Ketua Pansus Raperda Pengelolaan Sampah DPRD Kota Depok, Hamzah, menjelaskan bahwa Surabaya dipilih karena memiliki kesamaan secara demografis, filosofi, dan tipologi dengan Kota Depok.
“Surabaya dan Depok memiliki jumlah penduduk yang hampir serupa. Surabaya memiliki sekitar 3 juta penduduk dengan sampah yang dihasilkan mencapai 1.600 ton per hari. Hal ini mirip dengan tantangan yang kita hadapi di Kota Depok yang juga memiliki jumlah penduduk yang besar dan masalah pengelolaan sampah yang cukup kompleks,” kata Hamzah, saat melakukan studi banding di TPA Benowo Surabaya, Selasa (22/4/2025).
Pada tahun 2013, Pemerintah Kota Surabaya menjalin kerjasama dengan Pemerintah Jepang dalam program Green Sister City untuk membangun fasilitas pengolahan sampah yang modern. Kerjasama ini berhasil mendirikan proyek Pembangkit Listrik Tenaga Sampah (PLTSa) di TPA Benowo, yang mulai dikembangkan pada 2012 dan resmi beroperasi pada 2021.
PLTSa Benowo kini menjadi PLTSa pertama dan terbesar di Indonesia, yang mampu mengubah sampah menjadi energi listrik, sekaligus mengurangi beban sampah di kota.
Selain itu, fasilitas pengelolaan limbah cair dan gas yang ada di TPA Benowo telah menunjukkan hasil yang optimal. Hamzah menambahkan, dengan mempelajari keberhasilan Surabaya dalam pengelolaan sampah, Depok bisa meniru langkah-langkah tersebut dalam menghadapi persoalan serupa.

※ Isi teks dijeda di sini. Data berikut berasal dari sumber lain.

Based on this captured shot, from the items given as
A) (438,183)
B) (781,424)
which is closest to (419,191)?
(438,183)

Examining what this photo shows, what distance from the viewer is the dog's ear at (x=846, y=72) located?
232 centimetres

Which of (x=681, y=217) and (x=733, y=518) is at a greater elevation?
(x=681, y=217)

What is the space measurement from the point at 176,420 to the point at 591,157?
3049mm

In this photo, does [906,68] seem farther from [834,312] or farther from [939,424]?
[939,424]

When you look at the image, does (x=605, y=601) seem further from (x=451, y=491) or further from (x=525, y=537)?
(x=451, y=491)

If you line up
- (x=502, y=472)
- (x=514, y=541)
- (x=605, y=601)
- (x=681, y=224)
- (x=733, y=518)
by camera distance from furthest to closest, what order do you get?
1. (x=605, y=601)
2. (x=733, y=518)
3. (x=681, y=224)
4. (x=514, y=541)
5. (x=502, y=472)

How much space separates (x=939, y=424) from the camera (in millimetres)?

“Kita bisa melihat sendiri bagaimana pengelolaan sampah di sini, sampah tertangani dengan baik, bau tidak begitu terasa, dan yang paling penting, ada dampak positif bagi lingkungan dan perekonomian daerah,” ungkap Hamzah.
Menurutnya, Pemkot Depok harus mengikuti jejak Kota Surabaya dalam mengelola sampah secara lebih terintegrasi dan berkelanjutan. Dengan pengalaman Surabaya, diharapkan Depok dapat segera menerapkan sistem pengelolaan sampah yang lebih efisien, termasuk pengolahan sampah menjadi energi listrik dan penanganan limbah cair serta gas yang lebih ramah lingkungan.
Studi banding ini juga menjadi bagian dari upaya Pemkot Depok untuk mengembangkan regulasi pengelolaan sampah yang lebih komprehensif melalui Raperda yang sedang dibahas oleh DPRD Kota Depok.
“Kami berharap, setelah melihat langsung bagaimana Surabaya mengelola sampah, kami bisa membawa ide-ide baru dan inovatif untuk diterapkan di Depok,” pungkas Hamzah.
Selain anggota Pansus Raperda Pengelolaan Sampah DPRD Kota Depok, studi banding tersebut juga diikuti oleh Kepala Dinas Lingkungan Hidup dan Kebersihan (DLHK) Kota Depok, Abdul Rahman.